** Task list **
1. Count the lines in the rows that contain the word "metal" and reply with the number alone.
2. Go on with the text about the Wisconsin Court of Appeals insurance case, picking up after its final line.

--- Begin Selection ---

Physicians Plus Ins. v. Midwest Mut. Ins.

Decision Date28 June 2001
Docket NumberNo. 00-1836.,00-1836.
Citation2001 WI App 148,632 N.W.2d 59,246 Wis.2d 933
PartiesPHYSICIANS PLUS INSURANCE CORPORATION, Subrogated-Plaintiff-Respondent, v. MIDWEST MUTUAL INSURANCE COMPANY, Defendant, THERESA MUTUAL FIRE INSURANCE COMPANY, Donald Franke, Wisconsin Municipal Mutual Insurance Company, Dodge County, Robert Embertson, Rural Mutual Insurance Company, Township of Leroy and Linus Schraufnagel, Defendants-Appellants. Timothy J. SMITH, Plaintiff-Respondent, STATE of Wisconsin, Department of Health and Family Services, Division of Health, Subrogated-Plaintiff-Respondent, v. THERESA MUTUAL INSURANCE COMPANY, Don-Er Farms, Inc., Donald Franke, Ermanelda Franke, Wisconsin Municipal Mutual Insurance Company, Dodge County, Robert Henken, Highway Commissioner for Dodge County, Robert Embertson, Rural Mutual Insurance Company, and Township of Leroy, Defendants-Appellants.
CourtWisconsin Court of Appeals

On behalf of the defendants-appellants, Dodge County, Robert Embertson, Wisconsin Municipal Mutual Insurance Co., and Robert Henken, the cause was submitted on the briefs of Robert E. Storck of Storck, Schnabl & Madden, Mayville.

On behalf of the defendants-appellants, Theresa Mutual Insurance Co., Don-Er Farms, Inc., Donald Franke and Ermanelda Franke, the cause was submitted on the briefs of Arnold P. Anderson of Mohr & Anderson, S.C., Madison and Thomas E. Goss, Jr. of Mueller, Goss & Possi, S.C., Milwaukee.

On behalf of the defendants-appellants, Township of Leroy, Linus Schraufnagel, and Rural Mutual Insurance Co., the cause was submitted on the briefs of Phillip J. Eckert of O'Meara Law Firm, LLP, West Bend.

On behalf of the plaintiff-respondent, Timothy J. Smith, the cause was submitted on the brief of Eric A. Farnsworth of DeWitt Ross & Stevens, S.C., Madison.

Before Dykman, P.J., Vergeront and Deininger, JJ.

--- End Selection ---
--- Begin The records ---

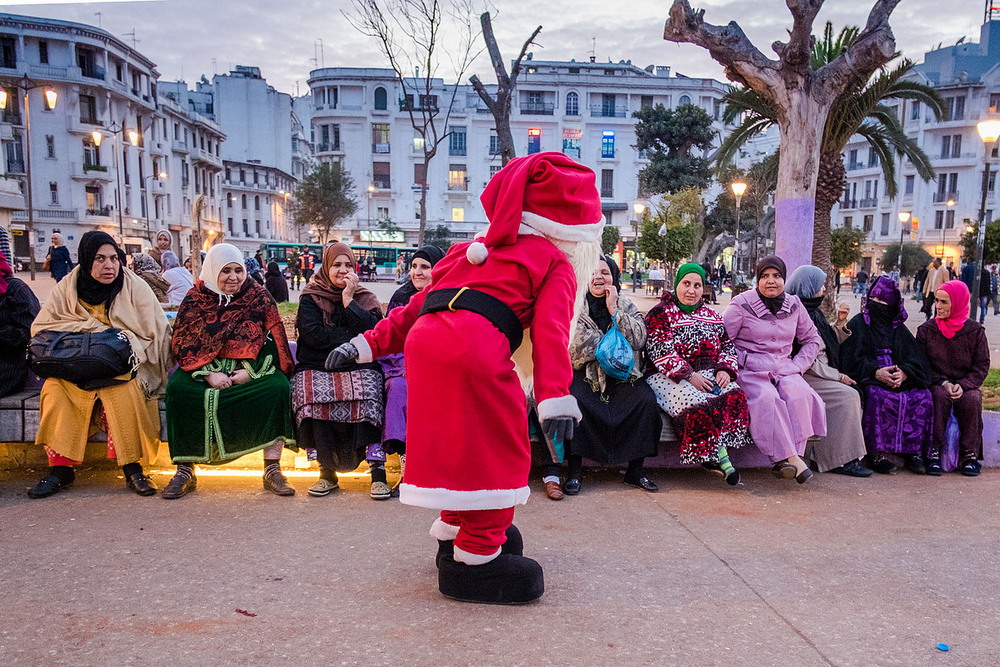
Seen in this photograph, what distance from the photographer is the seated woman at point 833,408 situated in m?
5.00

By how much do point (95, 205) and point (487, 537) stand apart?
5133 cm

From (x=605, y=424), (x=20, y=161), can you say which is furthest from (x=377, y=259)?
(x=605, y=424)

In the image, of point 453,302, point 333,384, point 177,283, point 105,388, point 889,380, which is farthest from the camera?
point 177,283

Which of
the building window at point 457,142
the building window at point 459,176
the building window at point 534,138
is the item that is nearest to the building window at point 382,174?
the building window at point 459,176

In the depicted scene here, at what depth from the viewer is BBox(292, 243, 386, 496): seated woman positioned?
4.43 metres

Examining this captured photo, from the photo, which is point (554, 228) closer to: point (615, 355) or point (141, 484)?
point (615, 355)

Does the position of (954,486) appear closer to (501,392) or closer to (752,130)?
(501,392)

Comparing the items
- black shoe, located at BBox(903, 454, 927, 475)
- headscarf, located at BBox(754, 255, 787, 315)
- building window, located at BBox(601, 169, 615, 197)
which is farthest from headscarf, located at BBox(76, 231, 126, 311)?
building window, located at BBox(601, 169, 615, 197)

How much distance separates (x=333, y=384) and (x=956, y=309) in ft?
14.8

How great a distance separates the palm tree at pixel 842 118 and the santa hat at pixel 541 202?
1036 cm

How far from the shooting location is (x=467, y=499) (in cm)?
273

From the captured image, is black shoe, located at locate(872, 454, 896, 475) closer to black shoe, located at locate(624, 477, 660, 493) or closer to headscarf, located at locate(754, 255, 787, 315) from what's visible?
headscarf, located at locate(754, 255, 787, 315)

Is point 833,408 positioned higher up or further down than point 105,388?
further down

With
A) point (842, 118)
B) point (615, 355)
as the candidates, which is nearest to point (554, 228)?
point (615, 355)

--- End The records ---
--- Begin The records ---

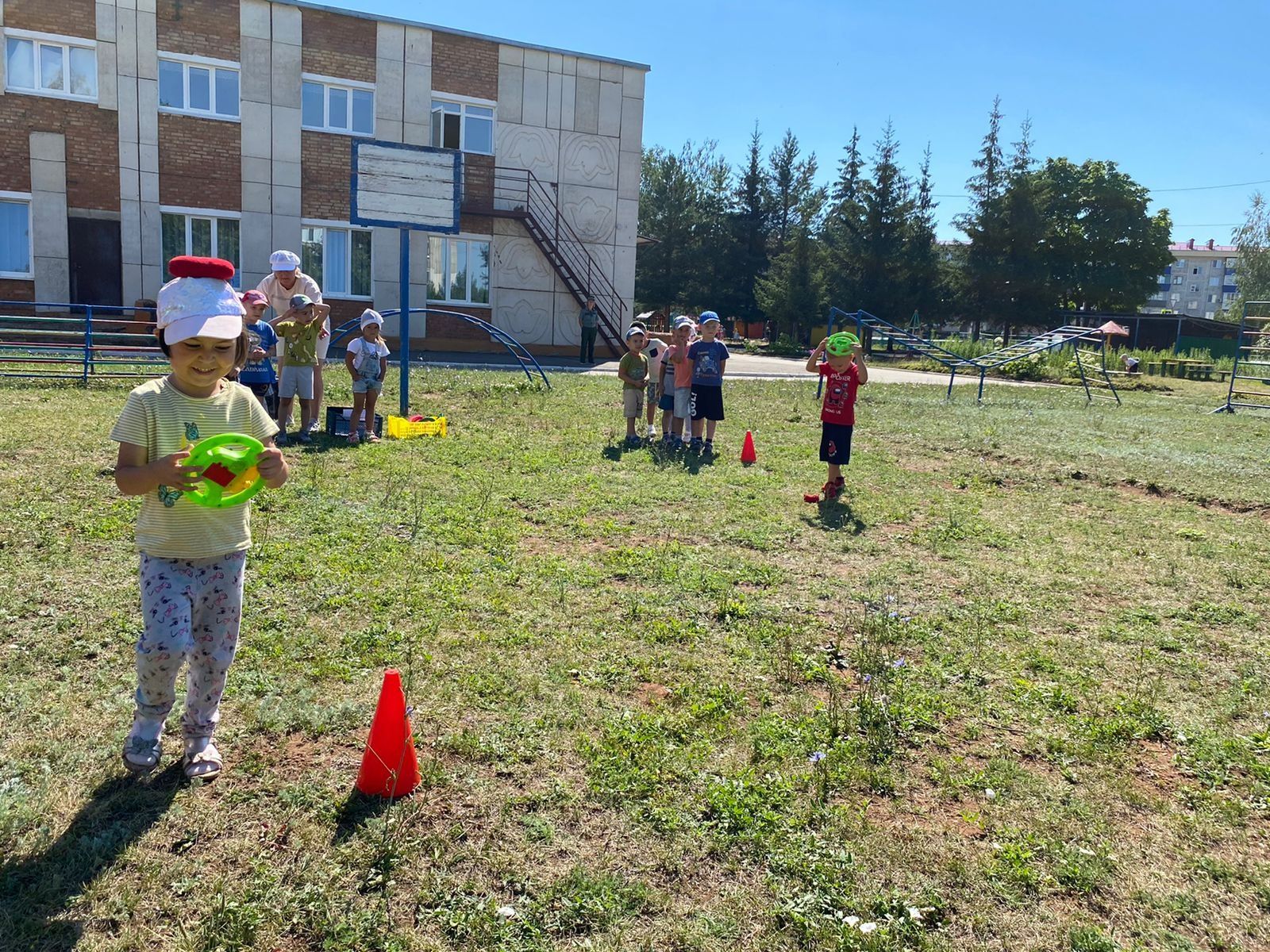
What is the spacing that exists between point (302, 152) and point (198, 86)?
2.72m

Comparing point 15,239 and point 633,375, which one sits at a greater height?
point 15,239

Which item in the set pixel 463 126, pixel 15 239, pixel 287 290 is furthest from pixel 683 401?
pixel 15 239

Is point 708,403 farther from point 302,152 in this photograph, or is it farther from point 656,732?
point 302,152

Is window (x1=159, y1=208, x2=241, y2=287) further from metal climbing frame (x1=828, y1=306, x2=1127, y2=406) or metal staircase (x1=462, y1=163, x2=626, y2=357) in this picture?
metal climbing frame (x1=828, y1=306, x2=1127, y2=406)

--- End The records ---
--- Begin The records ---

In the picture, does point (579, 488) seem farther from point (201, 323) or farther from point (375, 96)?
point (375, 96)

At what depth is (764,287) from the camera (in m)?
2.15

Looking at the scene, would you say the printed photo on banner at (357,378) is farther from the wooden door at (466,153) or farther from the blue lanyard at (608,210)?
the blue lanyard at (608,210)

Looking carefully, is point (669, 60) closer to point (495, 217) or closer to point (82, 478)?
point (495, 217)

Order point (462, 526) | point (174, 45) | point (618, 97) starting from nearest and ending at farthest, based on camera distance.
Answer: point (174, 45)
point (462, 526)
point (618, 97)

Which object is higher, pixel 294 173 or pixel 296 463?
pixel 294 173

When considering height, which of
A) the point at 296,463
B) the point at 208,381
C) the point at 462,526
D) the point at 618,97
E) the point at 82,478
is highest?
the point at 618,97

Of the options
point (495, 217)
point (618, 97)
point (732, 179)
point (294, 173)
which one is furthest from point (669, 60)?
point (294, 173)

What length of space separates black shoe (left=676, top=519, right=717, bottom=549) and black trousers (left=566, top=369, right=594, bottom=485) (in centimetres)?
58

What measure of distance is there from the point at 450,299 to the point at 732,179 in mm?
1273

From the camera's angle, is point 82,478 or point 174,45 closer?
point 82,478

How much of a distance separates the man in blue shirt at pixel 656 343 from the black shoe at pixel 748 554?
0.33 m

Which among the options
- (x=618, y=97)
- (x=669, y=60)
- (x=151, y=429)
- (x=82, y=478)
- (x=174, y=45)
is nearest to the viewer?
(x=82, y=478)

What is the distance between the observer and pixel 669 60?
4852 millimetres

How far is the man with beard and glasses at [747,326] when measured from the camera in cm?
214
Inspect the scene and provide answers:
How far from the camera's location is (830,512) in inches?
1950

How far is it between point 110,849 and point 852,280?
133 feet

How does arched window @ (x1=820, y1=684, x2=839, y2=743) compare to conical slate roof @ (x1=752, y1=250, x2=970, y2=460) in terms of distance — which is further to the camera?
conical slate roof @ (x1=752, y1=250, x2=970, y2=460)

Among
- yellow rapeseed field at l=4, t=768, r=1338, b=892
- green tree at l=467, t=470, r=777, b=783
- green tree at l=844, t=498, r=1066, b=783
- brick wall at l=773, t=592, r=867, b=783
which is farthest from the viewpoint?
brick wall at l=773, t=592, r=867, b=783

--- End The records ---

** Answers to each task **
1. 2

2.
Dodge County, the Town of Leroy, several officials of each, Donald and Ermanelda Franke and their farm corporation, and the liability insurers for all of the foregoing, appeal an order granting partial summary judgment in favor of plaintiff Timothy Smith.2 The trial court concluded that the County, the Town, and the Frankes each had a duty to eliminate the safety hazard created by low-hanging tree branches which obscured a stop sign, that each failed to do so, and that the obscuration of the sign was a cause of the accident in which Smith was injured. Accordingly, it ordered that only the apportionment of negligence "as compared to each other and as compared to any other parties whose negligence contributed to the accident, will be determined by subsequent jury trial." We granted the County, the Town, and the Frankes, each leave to appeal the trial court's order, and each claims the trial court erred in its summary judgment ruling. We agree that the trial court should not have granted summary judgment on the issue of causation, but we affirm the order in all other respects.


¶ 2. On the afternoon of July 21, 1996, Timothy Smith and a passenger on his motorcycle were traveling northbound on Dodge County Trunk Highway Z ( CTH "Z") in the Town of Leroy. At the intersection of CTH "Z" and Ledge Road, a town road, Smith's motorcycle collided with a vehicle driven by Diane Smith, who is not related to Timothy, and who was traveling eastbound on the town road at the time of the collision.3 Diane stated that she had not noticed a "stop ahead" sign on Ledge Road, that the stop sign at its intersection with CTH "Z" was obscured from her view by the branches of a tree located in the yard of the Frankes' farm residence (which is situated in the southwest corner of the intersection), and that her view of traffic coming from the south on CTH "Z" was blocked by the Frankes' buildings and the tree.4 She admitted to drinking beer prior to the accident and to removing some full cans of beer from her vehicle prior to the arrival of sheriff's deputies.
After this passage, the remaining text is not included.